• _Document text_
== == ==
# A little confusion about home buyers plan form



## irish83 (Jul 20, 2009)

Hi there

I am new to this forum and just purchased a condo. I've printed out the form for the Home buyers Plan and had a question. I need my down payment for September 1st but would like to withdraw as close to that date as possible to take advantage of the extra money I was contributing in May. One of the questions on the form is when is the withdrawal date. Am I right in thinking that even if I send in the form in the next couple weeks and I write the withdrawal date as August 25th that they will count back 89 days from August 25th written and not the date that the form was received by them??? I will need to fill out 2 forms as I have to use money that is at 2 different institutions. Thanks for your help!


----------



## Canadian Finance (Apr 3, 2009)
== == ==
• _Data shown_
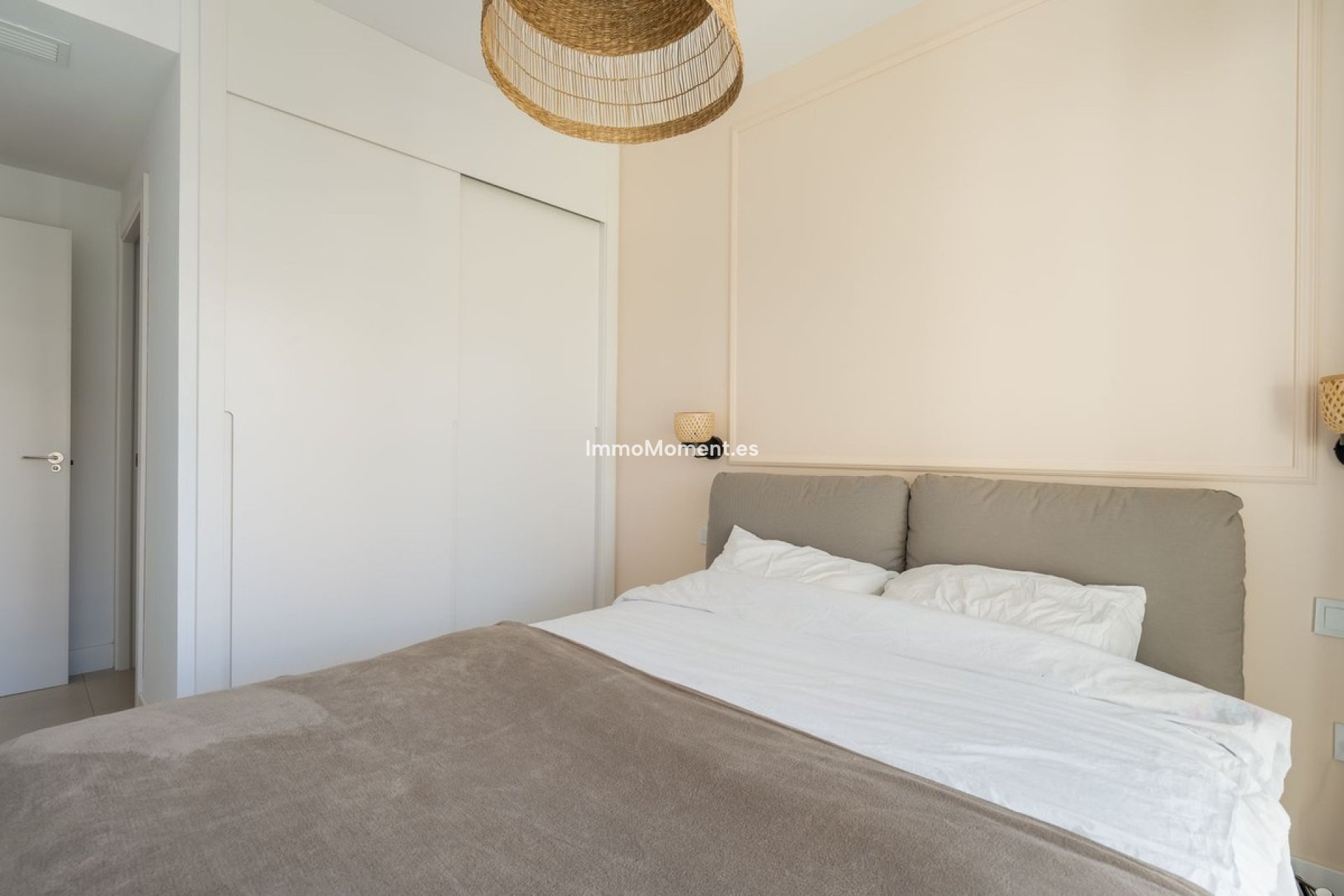 Bestaande woning - Appartement - Fuengirola - Fuengirola Centro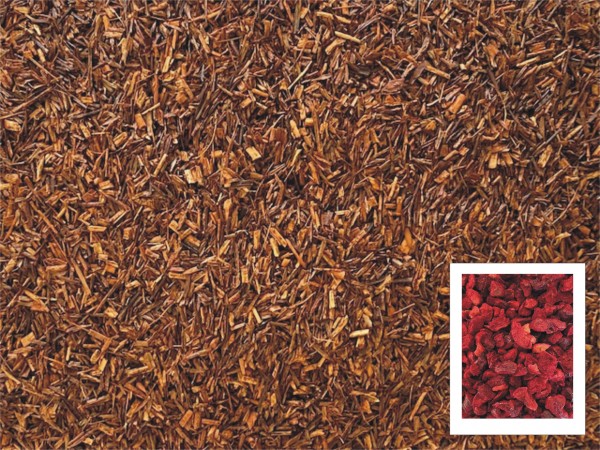 Rooibos Cherrymoja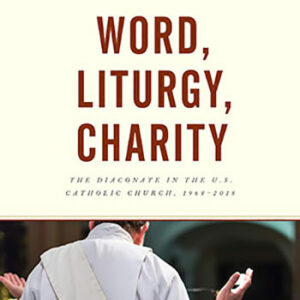 Research on the ministry of Catholic deacons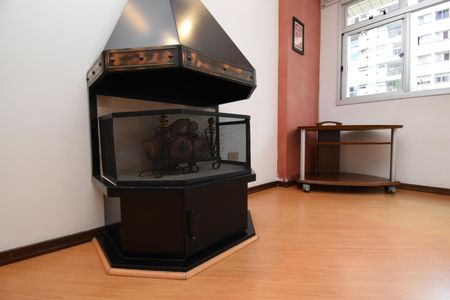 Apartamento para alugar com 88m², 3 quartos e 1 vagaSala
== == ==
• _What the task requires_
Please extend the forum thread about the Home Buyers Plan form, picking up right after its last line.

• _Answer to this problem_
irish83, where are your RRSPs? I believe most banks will pull the money out on the day you ask them and will send the HBP form in for you.


----------



## irish83 (Jul 20, 2009)

Part of the RRSP is in a private financial firm and the majority is with Great West Life through a work group RRSP plan


----------



## Canadian Finance (Apr 3, 2009)

Perhaps contact them. They can probably withdraw the money and fill out the form. This is how it worked when I pulled my money out with RBC but I'm not sure if that's how it's always handled.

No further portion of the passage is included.